---------- THE RECORDS ----------

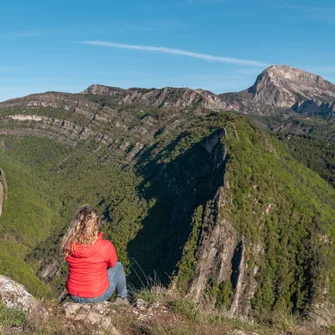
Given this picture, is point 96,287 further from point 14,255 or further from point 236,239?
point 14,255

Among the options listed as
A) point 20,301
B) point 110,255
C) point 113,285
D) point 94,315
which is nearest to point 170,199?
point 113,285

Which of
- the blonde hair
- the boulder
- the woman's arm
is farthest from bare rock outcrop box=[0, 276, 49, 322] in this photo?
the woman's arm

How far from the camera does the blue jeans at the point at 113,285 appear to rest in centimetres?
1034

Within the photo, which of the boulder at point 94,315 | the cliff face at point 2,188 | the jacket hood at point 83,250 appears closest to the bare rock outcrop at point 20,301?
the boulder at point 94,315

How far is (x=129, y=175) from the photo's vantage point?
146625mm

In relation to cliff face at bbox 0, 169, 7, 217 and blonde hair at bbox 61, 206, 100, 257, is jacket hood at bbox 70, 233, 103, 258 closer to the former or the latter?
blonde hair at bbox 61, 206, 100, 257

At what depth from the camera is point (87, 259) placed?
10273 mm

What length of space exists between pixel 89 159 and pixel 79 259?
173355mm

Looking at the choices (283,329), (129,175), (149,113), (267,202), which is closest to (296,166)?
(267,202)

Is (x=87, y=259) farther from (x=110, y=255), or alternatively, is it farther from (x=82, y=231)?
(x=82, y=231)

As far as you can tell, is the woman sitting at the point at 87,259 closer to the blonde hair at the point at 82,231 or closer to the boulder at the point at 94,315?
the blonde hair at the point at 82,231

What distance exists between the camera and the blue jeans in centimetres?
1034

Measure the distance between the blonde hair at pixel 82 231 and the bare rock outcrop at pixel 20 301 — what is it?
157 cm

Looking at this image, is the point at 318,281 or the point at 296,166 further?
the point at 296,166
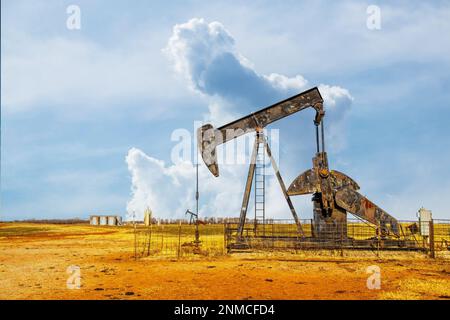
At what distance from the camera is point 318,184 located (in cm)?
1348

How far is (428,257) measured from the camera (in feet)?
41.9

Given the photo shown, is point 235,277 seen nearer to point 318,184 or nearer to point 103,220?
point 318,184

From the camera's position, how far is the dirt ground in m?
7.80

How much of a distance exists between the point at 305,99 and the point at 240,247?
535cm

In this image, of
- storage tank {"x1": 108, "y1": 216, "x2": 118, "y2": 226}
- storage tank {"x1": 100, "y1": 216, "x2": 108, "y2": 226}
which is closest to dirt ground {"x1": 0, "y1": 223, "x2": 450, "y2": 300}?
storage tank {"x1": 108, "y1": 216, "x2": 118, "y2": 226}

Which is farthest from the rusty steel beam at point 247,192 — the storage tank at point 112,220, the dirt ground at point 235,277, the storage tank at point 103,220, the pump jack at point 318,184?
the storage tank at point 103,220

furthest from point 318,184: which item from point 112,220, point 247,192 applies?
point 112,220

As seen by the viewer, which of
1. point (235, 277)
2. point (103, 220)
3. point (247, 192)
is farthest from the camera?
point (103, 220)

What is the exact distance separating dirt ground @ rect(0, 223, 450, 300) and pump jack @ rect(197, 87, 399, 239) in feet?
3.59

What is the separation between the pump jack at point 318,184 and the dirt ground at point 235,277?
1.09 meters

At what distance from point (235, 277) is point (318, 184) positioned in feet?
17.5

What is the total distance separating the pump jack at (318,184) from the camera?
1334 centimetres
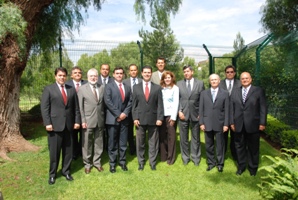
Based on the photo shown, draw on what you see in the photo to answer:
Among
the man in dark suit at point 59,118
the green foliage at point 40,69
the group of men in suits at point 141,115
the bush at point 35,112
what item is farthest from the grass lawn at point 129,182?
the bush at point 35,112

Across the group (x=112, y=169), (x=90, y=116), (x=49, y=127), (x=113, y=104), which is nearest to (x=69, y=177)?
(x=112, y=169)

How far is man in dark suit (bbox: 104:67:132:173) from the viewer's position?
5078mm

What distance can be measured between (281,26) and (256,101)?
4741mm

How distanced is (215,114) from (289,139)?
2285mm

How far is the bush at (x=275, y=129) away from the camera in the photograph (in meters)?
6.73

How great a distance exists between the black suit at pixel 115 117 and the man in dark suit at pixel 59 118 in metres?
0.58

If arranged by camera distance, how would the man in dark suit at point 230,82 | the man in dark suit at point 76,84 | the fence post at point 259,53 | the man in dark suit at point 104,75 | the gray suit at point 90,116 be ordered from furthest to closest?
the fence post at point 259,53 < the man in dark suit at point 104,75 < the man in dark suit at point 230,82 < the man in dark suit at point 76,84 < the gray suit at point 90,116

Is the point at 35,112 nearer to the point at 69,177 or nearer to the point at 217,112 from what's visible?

----------

[WHAT YOU SHOULD DO]: Reproduce verbatim the lines above, starting at the line that contains "How great a" and ending at the final line, with both of those lines included.

[COMPLETE OUTPUT]:
How great a distance exists between the black suit at pixel 115 117 and the man in dark suit at pixel 59 118 in metres?
0.58

If arranged by camera distance, how would the man in dark suit at point 230,82 | the man in dark suit at point 76,84 | the fence post at point 259,53 | the man in dark suit at point 104,75 | the gray suit at point 90,116 be ordered from furthest to closest?
the fence post at point 259,53 < the man in dark suit at point 104,75 < the man in dark suit at point 230,82 < the man in dark suit at point 76,84 < the gray suit at point 90,116

Is the point at 35,112 nearer to the point at 69,177 or nearer to the point at 217,112 from what's visible?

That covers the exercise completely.